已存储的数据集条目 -
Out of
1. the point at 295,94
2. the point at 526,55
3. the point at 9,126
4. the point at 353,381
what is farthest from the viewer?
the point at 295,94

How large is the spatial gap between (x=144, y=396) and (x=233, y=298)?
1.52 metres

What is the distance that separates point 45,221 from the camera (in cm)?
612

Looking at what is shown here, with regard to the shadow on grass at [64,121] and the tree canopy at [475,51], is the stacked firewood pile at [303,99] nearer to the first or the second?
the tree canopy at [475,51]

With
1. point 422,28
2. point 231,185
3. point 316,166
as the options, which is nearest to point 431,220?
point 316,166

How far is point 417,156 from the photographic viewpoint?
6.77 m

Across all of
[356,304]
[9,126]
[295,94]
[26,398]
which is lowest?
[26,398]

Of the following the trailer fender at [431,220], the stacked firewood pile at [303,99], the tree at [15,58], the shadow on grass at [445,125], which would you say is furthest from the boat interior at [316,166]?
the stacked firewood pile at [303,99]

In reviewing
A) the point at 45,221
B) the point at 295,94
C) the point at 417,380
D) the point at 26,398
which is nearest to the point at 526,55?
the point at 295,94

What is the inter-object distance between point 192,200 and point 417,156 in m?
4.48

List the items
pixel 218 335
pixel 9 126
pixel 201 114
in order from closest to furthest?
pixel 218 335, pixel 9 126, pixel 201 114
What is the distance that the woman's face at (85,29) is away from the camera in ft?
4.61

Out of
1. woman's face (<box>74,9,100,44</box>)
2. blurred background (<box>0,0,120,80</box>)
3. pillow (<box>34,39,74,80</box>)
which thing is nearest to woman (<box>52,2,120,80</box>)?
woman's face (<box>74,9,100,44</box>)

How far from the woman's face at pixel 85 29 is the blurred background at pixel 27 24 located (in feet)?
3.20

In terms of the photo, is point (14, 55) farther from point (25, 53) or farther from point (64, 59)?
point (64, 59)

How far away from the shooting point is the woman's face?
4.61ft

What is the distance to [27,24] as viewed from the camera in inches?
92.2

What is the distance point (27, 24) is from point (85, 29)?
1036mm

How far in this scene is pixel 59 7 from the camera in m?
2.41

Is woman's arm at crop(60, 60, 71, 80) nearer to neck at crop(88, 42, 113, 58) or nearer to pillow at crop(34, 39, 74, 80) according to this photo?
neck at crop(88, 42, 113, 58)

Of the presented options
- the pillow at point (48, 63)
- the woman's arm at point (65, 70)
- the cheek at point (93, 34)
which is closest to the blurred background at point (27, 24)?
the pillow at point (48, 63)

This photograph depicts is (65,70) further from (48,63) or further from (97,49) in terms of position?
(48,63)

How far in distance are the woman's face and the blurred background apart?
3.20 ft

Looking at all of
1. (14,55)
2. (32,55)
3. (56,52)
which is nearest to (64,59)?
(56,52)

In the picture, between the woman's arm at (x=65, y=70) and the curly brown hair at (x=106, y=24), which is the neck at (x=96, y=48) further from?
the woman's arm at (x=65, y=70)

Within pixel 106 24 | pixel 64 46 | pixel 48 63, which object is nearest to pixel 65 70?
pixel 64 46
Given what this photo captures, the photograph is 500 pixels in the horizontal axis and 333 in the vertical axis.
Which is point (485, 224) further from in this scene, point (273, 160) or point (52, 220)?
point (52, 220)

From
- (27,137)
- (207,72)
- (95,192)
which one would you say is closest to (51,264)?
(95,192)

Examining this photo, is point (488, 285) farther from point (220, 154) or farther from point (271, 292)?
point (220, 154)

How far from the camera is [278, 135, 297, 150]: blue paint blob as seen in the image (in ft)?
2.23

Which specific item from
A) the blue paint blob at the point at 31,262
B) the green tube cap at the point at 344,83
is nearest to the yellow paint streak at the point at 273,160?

任务说明 -
请将条目中从包含“In reviewing”的那一行起、到包含“pixel 218 335, pixel 9 126, pixel 201 114”的那一行止的部分改写成编号列表，首尾两行都算在内，空行略去不计。

练习结果 -
1. In reviewing
2. A) the point at 45,221
3. B) the point at 295,94
4. C) the point at 417,380
5. D) the point at 26,398
6. which is nearest to the point at 526,55?
7. the point at 295,94
8. What is the inter-object distance between point 192,200 and point 417,156 in m?
9. 4.48
10. List the items
11. pixel 218 335
12. pixel 9 126
13. pixel 201 114
14. in order from closest to furthest?
15. pixel 218 335, pixel 9 126, pixel 201 114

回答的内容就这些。